* 任务设定: 请修改文本段落中从“最后，不在使用的 SwrContext 结构、AVFrame”一直到“liuhongwei on 2021/12/7.”的这部分，把其中的“AudioDecoder”改为“AacDecoder”后完整写出。

* 文本段落:
+++
接下来就可以从 PacketQueue 队列（存放 AAC 编码的帧队列，不需要带 ADTS 头，因为解码器中的必要信息已经设置）源源不断获取 AAC 编码后的音频帧送入解码器进行解码。将编码帧送到解码器是调用 avcodec_send_packet(…) 实现的，然后就可以调用 avcodec_receive_frame(…) 获取解码帧。

由于有些平台并不支持 AV_SAMPLE_FMT_FLTP 格式的 PCM 直接播放，所以需要将 float PCM 转成 AV_SAMPLE_FMT_S16。

转码流程

1.调用 swr_alloc() 分配 SwrContext 转码上下文结构；

2.调用 swr_alloc_set_opts(…) 给转码上下文结构设置必要参数；

3.调用 swr_init(…) 初始化 SwrContext 转码上下文结构；

4.重复调用 swr_convert(…) 进行转码。

最后，不在使用的 SwrContext 结构、AVFrame 、AVCodecContext 全部都要调用其释放函数进行收尾工作。

FFmpeg 解码 AAC 格式音频代码

将 AAC 解码封装到 AudioDecoder 类中。

//
// Created by liuhongwei on 2021/12/7.
//
 
#ifndef AUDIODECODER_H
#define AUDIODECODER_H
 
extern "C" {
//编解码
#include "libavcodec/avcodec.h"
#include <libswresample/swresample.h>
}
 
#include "PacketQueue.h"
#include "cb/FrameDataCallback.h"
+++
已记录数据
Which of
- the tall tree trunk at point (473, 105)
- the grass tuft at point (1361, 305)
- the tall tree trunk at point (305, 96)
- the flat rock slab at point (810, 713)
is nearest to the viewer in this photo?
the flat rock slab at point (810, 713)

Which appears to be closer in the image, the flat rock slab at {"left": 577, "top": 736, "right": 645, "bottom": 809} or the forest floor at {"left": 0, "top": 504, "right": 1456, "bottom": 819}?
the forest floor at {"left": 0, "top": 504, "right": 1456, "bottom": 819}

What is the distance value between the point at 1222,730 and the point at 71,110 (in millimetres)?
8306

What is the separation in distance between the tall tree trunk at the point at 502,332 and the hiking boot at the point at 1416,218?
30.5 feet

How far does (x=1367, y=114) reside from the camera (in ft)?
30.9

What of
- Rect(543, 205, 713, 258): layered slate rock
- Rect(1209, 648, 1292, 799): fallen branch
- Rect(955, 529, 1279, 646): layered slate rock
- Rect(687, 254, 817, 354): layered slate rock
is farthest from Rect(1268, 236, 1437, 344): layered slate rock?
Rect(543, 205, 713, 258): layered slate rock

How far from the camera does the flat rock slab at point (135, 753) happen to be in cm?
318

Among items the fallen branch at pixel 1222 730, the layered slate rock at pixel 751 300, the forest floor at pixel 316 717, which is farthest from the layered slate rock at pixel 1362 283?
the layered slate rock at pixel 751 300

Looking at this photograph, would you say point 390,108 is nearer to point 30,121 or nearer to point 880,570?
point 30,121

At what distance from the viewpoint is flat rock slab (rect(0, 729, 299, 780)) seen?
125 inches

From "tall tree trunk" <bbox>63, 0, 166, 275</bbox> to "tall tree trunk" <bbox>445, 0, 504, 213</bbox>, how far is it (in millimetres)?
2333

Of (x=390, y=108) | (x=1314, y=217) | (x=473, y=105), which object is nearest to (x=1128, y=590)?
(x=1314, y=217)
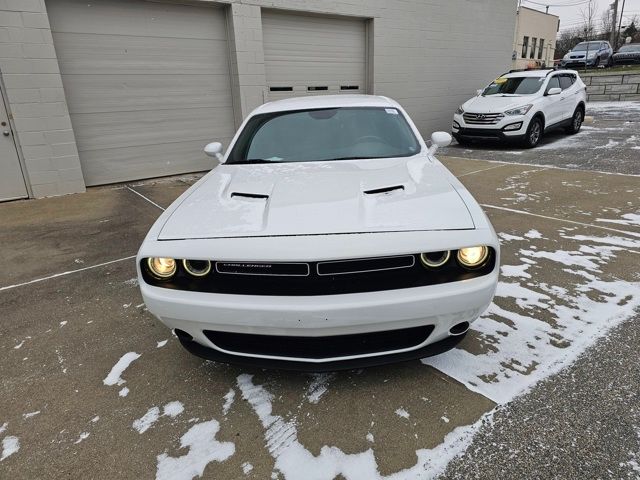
+++
* 任务回答:
最后，不在使用的 SwrContext 结构、AVFrame 、AVCodecContext 全部都要调用其释放函数进行收尾工作。

FFmpeg 解码 AAC 格式音频代码

将 AAC 解码封装到 AacDecoder 类中。

//
// Created by liuhongwei on 2021/12/7.